Der Pfarrer Feuerstein hatte schon in manches Herzens stumme Qual hineingesehen, war mutig und aufrecht an Sterbebetten gestanden, um ihn herum der Jammer einer versinkenden Familie, und war auch schon dazu verdammt gewesen, zum Tode verurteilte Verbrecher mit dem Gedanken vertraut zu machen, es sei gut und gerecht, daß ihr letzter Gang der zum Schafott sei. Aber noch nie hatte ihn ein Gefühl so wirrer Feigheit gefaßt, wie diesmal, wo er dem Hans sanft beibringen sollte, daß er Sabinen für längere Zeit nicht mehr sehen würde.
Als Hans auf des Vaters Rufen nicht herabkam, ging der Pfarrer hinauf. Beim Eintreten in das kleine Zimmer wurde er mit einer merkwürdigen, fast feindseligen Kühle und Kürze empfangen. So redete er von allerhand, von dem Abitur, das Hans ganz gut auch nach den großen Ferien ablegen könne, wenn er wieder ganz hergestellt sei, von den Ehren, die ihm und der Pfarrei bei Gelegenheit seines Dienstjubiläums widerfahren seien, von der Reblaus, die man nun richtig wieder auch dieses Jahr in den Weinbergen habe, und von vielen anderen Dingen, nur nicht von Sabine und ihrer Abreise.
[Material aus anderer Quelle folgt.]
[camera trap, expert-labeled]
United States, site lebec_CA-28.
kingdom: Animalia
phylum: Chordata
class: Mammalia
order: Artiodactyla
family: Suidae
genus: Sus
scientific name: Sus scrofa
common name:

Und als er sah, wie Hans freundlich und entgegenkommender wurde, je mehr er sich in gleichgültige Dinge hineinredete, da merkte der Pfarrer Josua Feuerstein, daß er für heute dem Hans überhaupt nichts zu sagen habe. Und beim Abschiednehmen sah ihn Hans aus seinen tiefen kranken Augen so dankbar an, wie nur einmal im Leben.